### GIVEN INSTRUCTION
Make an exact copy of the data below, leaving out every picture.

### RECORDS SHOWN
┌──

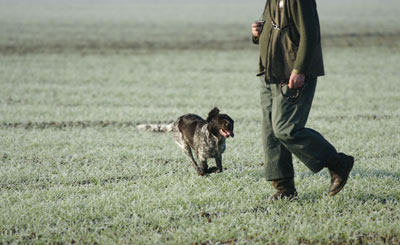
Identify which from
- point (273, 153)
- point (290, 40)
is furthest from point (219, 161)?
point (290, 40)

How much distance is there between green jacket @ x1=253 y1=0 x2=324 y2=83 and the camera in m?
4.94

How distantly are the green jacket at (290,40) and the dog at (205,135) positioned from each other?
3.90 ft

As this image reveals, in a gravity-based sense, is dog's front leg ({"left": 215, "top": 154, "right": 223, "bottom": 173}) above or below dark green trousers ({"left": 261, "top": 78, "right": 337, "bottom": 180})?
below

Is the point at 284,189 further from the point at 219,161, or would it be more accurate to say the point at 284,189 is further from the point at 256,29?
the point at 256,29

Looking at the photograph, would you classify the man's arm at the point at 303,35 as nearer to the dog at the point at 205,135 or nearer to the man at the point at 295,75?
the man at the point at 295,75

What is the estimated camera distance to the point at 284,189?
5.83m

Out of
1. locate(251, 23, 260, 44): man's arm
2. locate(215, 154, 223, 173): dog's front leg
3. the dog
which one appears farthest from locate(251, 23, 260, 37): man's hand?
locate(215, 154, 223, 173): dog's front leg

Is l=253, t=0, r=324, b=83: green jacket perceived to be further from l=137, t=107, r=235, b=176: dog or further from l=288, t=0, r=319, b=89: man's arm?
l=137, t=107, r=235, b=176: dog

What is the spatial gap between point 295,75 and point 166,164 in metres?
3.41

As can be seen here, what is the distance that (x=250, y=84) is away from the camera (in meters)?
17.0

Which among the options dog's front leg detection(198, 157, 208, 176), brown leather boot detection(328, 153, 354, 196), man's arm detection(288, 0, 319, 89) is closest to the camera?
man's arm detection(288, 0, 319, 89)

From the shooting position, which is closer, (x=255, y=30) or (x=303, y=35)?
(x=303, y=35)

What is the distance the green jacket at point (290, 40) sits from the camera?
494 centimetres

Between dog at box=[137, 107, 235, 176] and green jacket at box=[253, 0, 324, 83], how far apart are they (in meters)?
1.19
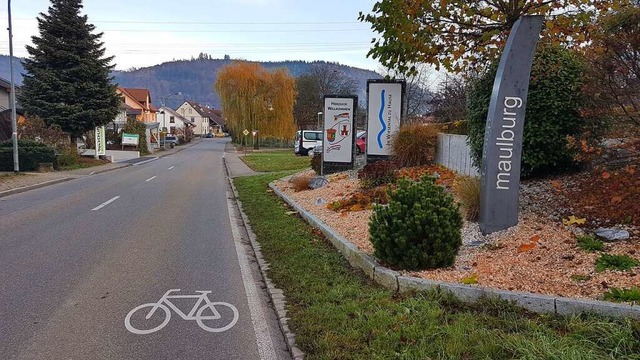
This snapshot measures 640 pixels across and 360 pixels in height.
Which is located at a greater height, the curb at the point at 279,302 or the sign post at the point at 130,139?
the sign post at the point at 130,139

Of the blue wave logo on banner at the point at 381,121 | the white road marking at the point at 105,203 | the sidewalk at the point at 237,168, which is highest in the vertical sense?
the blue wave logo on banner at the point at 381,121

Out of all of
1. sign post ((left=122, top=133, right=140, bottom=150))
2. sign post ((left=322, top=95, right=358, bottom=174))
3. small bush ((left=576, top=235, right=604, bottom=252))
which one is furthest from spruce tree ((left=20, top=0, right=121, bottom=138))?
small bush ((left=576, top=235, right=604, bottom=252))

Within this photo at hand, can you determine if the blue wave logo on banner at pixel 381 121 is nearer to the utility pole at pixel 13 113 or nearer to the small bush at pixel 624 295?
the small bush at pixel 624 295

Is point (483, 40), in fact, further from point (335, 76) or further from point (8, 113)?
point (335, 76)

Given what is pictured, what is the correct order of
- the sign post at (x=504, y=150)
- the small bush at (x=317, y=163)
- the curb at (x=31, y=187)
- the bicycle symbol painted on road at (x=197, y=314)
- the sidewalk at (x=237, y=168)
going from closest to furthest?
1. the bicycle symbol painted on road at (x=197, y=314)
2. the sign post at (x=504, y=150)
3. the curb at (x=31, y=187)
4. the small bush at (x=317, y=163)
5. the sidewalk at (x=237, y=168)

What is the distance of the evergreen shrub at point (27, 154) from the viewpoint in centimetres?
2453

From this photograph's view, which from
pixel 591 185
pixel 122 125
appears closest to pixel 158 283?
pixel 591 185

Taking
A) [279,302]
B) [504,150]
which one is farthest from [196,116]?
[279,302]

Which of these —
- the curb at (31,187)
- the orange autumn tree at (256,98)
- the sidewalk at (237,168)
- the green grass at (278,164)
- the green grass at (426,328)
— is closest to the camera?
the green grass at (426,328)

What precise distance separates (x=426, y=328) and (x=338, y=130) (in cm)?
1335

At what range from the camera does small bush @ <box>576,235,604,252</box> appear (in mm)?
5387

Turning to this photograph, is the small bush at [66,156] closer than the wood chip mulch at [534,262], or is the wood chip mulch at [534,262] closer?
the wood chip mulch at [534,262]

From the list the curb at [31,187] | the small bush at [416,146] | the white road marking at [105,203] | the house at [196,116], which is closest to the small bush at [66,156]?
the curb at [31,187]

└──

### SOLUTION TO THIS PROBLEM
Identify which from
- point (273, 153)
- point (290, 40)
is furthest from point (219, 161)?
point (290, 40)

How much distance is there between green jacket @ x1=253 y1=0 x2=324 y2=83 and the camera in m?
4.94

How distantly are the green jacket at (290,40) and the dog at (205,135) positioned from each other?
3.90 ft

As this image reveals, in a gravity-based sense, is dog's front leg ({"left": 215, "top": 154, "right": 223, "bottom": 173}) above or below dark green trousers ({"left": 261, "top": 78, "right": 337, "bottom": 180})?
below

Is the point at 284,189 further from the point at 219,161, or would it be more accurate to say the point at 284,189 is further from the point at 256,29?
the point at 256,29

Looking at the photograph, would you classify the man's arm at the point at 303,35 as nearer to the dog at the point at 205,135 or nearer to the man at the point at 295,75?
the man at the point at 295,75

What is the estimated camera distance to the point at 284,189?
5.83m

Out of
1. locate(251, 23, 260, 44): man's arm
2. locate(215, 154, 223, 173): dog's front leg
3. the dog
which one appears farthest from locate(251, 23, 260, 37): man's hand?
locate(215, 154, 223, 173): dog's front leg

Is l=253, t=0, r=324, b=83: green jacket perceived to be further from l=137, t=107, r=235, b=176: dog or further from l=288, t=0, r=319, b=89: man's arm?
l=137, t=107, r=235, b=176: dog

What is the spatial gap between point 295,75 and point 166,164 in metres?
3.41

As can be seen here, what is the distance that (x=250, y=84) is away from the camera (in meters)?
17.0

Which among the options dog's front leg detection(198, 157, 208, 176), brown leather boot detection(328, 153, 354, 196), man's arm detection(288, 0, 319, 89) is closest to the camera?
man's arm detection(288, 0, 319, 89)

From the shooting position, which is closer, (x=255, y=30) or (x=303, y=35)?
(x=303, y=35)

What is the distance the green jacket at point (290, 40) sits from the camera?
494 centimetres

Between dog at box=[137, 107, 235, 176] and green jacket at box=[253, 0, 324, 83], how far apart are they (in meters)?
1.19
This snapshot measures 640 pixels across and 360 pixels in height.
Which is located at a greater height, the curb at the point at 279,302 or the sign post at the point at 130,139?
the sign post at the point at 130,139

Of the blue wave logo on banner at the point at 381,121 | the white road marking at the point at 105,203 | the sidewalk at the point at 237,168, which is highest in the vertical sense?
the blue wave logo on banner at the point at 381,121

Out of all of
1. sign post ((left=122, top=133, right=140, bottom=150))
2. sign post ((left=322, top=95, right=358, bottom=174))
3. small bush ((left=576, top=235, right=604, bottom=252))
which one is furthest from spruce tree ((left=20, top=0, right=121, bottom=138))?
small bush ((left=576, top=235, right=604, bottom=252))

Within this photo at hand, can you determine if the blue wave logo on banner at pixel 381 121 is nearer to the utility pole at pixel 13 113 or nearer to the small bush at pixel 624 295?
the small bush at pixel 624 295

Is point (483, 40), in fact, further from point (335, 76) or further from point (8, 113)?
point (335, 76)

Given what is pictured, what is the correct order of
- the sign post at (x=504, y=150)
- the small bush at (x=317, y=163)
- the curb at (x=31, y=187)
- the bicycle symbol painted on road at (x=197, y=314)
- the sidewalk at (x=237, y=168)
going from closest to furthest?
1. the bicycle symbol painted on road at (x=197, y=314)
2. the sign post at (x=504, y=150)
3. the curb at (x=31, y=187)
4. the small bush at (x=317, y=163)
5. the sidewalk at (x=237, y=168)

What is the distance of the evergreen shrub at point (27, 154) from the viewpoint in centimetres?
2453

From this photograph's view, which from
pixel 591 185
pixel 122 125
appears closest to pixel 158 283?
pixel 591 185

Taking
A) [279,302]
B) [504,150]
which one is farthest from [196,116]?
[279,302]

Which of these —
- the curb at (31,187)
- the orange autumn tree at (256,98)
- the sidewalk at (237,168)
- the green grass at (278,164)
- the green grass at (426,328)
— is closest to the camera?
the green grass at (426,328)

What precise distance separates (x=426, y=328) and (x=338, y=130) (in cm)?
1335

At what range from the camera does small bush @ <box>576,235,604,252</box> appear (in mm)?
5387

Turning to this photograph, is the small bush at [66,156] closer than the wood chip mulch at [534,262], or is the wood chip mulch at [534,262] closer?
the wood chip mulch at [534,262]

From the list the curb at [31,187] | the small bush at [416,146] | the white road marking at [105,203] | the house at [196,116], which is closest to the small bush at [66,156]?
the curb at [31,187]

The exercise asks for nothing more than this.